Some of the bonds in this fund consist of SGS, SP PowerAssets Ltd, Temasek Financial I Ltd, Land Transport Authority, PSA Corporation Ltd and Housing Development Board. As a Singaporean, we would know of these common names and probably trust in their ability to repay back the money that they have borrowed.

Pros and cons of ABF SG Bond Fund

SSB ABF
Min. Invest Required $500 $115 + Transection Cost
Liquidity High High
Net Present Value Lower Higher
Investment Limit $100,000 No limit
Risk Risk-Free Low

 

Pros and cons of SSB VS ABF SG Bond Fund

Pros:

The minimum investment amount can be as low as $115 (lot of 100 x $1.15 – intraday as of 27 Oct 2015), though one still has to bear in mind the transection cost incurred. Investing in such high quality bonds would allow Singaporeans to earn higher interest to help them generate a better return to combat inflation.

Cons:

Since there is no maturity, we will always face the risk that we might make losses if the market acts against the bonds that the ABF is holding.

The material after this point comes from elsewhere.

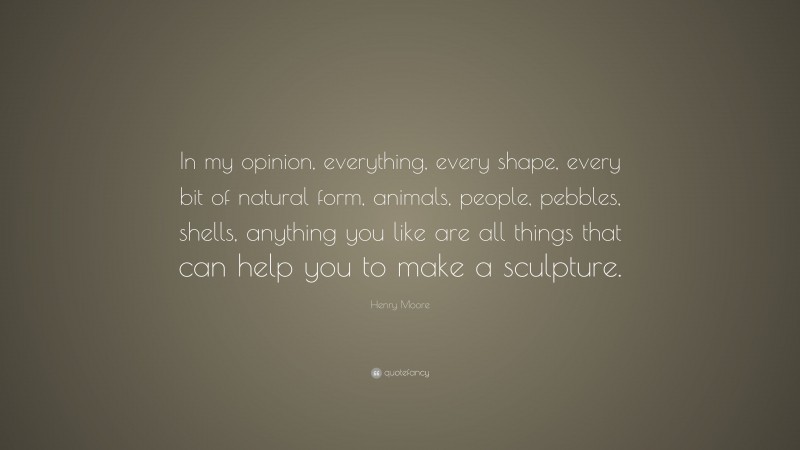 Henry Moore Quote: “In my opinion, everything, every shape, every bit of natural form, animals, people, pebbles, shells, anything you like are all things that can help you to make a sculpture.”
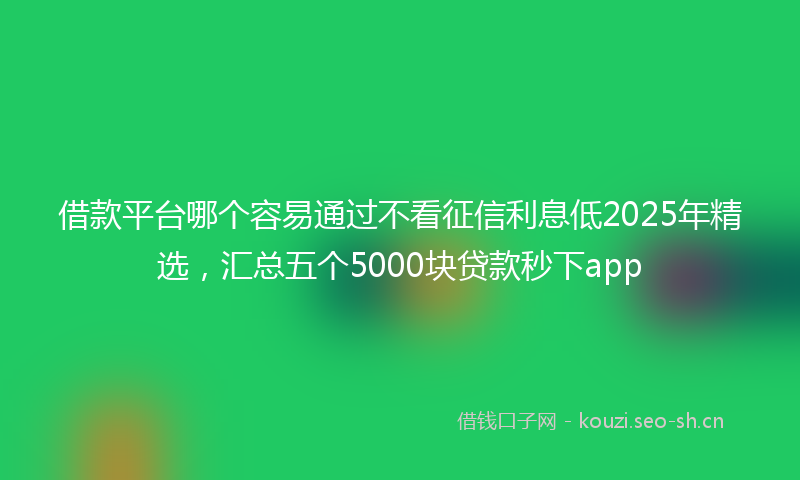 借款平台哪个容易通过不看征信利息低2025年精选，汇总五个5000块贷款秒下app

No maturity means that the only way to get back the investment would be to sell off our stakes. In the process of doing that, we may potentially realize the losses too especially if the market isn’t good. Thus this bond investment does carry with it some market risk.

SSB vs. SGS vs. ABF SG Bond Fund

As long as we have intentions for our invested money to be liquid and guaranteed, always choose the SSB.

The SGS and ABF SG Bond Fund could be alternative worth considering if we do not mind some exposure to market risk, or if we would like to invest beyond the $100,000 limit set on the SSB.